In general, the energy consumption in order to produce 12 g/h to 60 g/h of controlled-size SUV, LUV and GUV unilamellar liposomes is equal to 450 MJ and 90 MJ per kg of SUV, LUV and GUV unilamellar liposomes produced, preferably with a controlled size, respectively, and is much lower than that of other methods of the prior art.

BIBLIOGRAPHY

• Bakonyi, M., Gácsi, A., Berkó, S., Kovács, A., & Csányi, E. (2018). Stratum corneum lipid liposomes for investigating skin penetration enhancer effects. RSC advances, 8(48), 27464-27469.
• Lian, T., & Ho, R. J. (2001). Trends and developments in liposome drug delivery systems. Journal of pharmaceutical sciences, 90(6), 667-680.
• Maja, L., Željko, K., & Mateja, P. (2020). Sustainable technologies for liposome preparation. The Journal of Supercritical Fluids, 104984.
• Ortega, V., Giorgio, S., & de Paula, E. (2017). Liposomal formulations in the pharmacological treatment of leishmaniasis: a review. Journal of liposome research, 27(3), 234-248.
• Patil, Y. P., & Jadhav, S. (2014). Novel methods for liposome preparation. Chemistry and physics of lipids, 177, 8-18.
• Trucillo, P., Campardelli, R., Iuorio, S., De Stefanis, P., & Reverchon, E. (2020). Economic Analysis of a New Business for Liposome Manufacturing Using a High-Pressure System. Processes, 8(12), 1604.

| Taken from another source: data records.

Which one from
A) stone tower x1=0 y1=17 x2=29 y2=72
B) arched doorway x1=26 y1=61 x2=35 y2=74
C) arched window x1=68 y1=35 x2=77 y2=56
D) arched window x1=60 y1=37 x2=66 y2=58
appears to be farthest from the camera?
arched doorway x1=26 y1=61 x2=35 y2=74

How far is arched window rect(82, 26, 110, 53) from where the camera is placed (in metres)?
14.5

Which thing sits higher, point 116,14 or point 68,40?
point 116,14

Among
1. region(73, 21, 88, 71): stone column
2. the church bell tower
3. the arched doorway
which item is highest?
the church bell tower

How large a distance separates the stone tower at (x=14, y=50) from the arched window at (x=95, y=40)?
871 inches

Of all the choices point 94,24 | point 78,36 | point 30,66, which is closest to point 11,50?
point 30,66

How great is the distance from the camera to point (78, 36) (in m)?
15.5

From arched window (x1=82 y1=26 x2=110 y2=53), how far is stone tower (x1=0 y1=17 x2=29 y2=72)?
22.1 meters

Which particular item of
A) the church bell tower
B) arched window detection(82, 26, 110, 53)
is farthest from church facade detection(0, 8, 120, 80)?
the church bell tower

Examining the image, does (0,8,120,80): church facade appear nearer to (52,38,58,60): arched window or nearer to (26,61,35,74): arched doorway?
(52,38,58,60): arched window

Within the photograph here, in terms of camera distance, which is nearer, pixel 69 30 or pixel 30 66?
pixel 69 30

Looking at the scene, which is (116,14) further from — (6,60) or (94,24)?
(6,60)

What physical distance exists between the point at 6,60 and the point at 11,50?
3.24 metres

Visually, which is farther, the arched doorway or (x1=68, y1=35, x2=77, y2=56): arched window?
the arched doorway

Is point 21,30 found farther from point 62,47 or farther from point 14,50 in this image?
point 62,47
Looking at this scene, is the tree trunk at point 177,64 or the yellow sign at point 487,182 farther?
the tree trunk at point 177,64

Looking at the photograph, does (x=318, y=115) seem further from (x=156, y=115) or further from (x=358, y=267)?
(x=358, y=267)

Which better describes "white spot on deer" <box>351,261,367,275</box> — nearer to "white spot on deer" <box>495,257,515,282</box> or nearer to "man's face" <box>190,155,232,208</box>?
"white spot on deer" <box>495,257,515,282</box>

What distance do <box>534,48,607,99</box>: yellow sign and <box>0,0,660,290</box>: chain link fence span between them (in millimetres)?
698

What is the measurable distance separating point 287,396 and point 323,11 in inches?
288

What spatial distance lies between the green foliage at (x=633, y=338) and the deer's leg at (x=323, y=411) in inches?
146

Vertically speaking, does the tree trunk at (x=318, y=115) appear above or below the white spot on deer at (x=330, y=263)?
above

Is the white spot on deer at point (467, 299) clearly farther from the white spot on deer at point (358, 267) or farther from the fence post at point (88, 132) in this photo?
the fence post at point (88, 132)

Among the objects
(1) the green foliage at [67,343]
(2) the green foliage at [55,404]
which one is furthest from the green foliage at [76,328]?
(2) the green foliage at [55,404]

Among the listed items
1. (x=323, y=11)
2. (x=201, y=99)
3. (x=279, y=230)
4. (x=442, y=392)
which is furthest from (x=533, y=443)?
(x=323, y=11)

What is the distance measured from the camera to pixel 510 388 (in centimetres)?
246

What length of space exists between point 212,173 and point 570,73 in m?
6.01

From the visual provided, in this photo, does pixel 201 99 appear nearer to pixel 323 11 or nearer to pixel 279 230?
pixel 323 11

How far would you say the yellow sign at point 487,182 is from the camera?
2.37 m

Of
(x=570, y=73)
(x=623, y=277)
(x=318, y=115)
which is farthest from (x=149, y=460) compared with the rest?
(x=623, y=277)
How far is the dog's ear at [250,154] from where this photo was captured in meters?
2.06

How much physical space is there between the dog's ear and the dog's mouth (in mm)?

• Verma, D. D., Verma, S., Blume, G., & Fahr, A. (2003). Particle size of liposomes influences dermal delivery of substances into skin. International journal of pharmaceutics, 258(1-2), 141-151.
• Wagner, A., Vorauer-Uhl, K., & Katinger, H. (2002). Liposomes produced in a pilot scale: production, purification and efficiency aspects. European journal of pharmaceutics and biopharmaceutics, 54(2), 213-219.
• Xie, P., Dolivo, D. M., Jia, S., Cheng, X., Salcido, J., Galiano, R. D., . . . & Mustoe, T. A. (2020). Liposome-encapsulated statins reduce hypertrophic scarring through topical application. Wound Repair and Regeneration, 28(4), 460-469.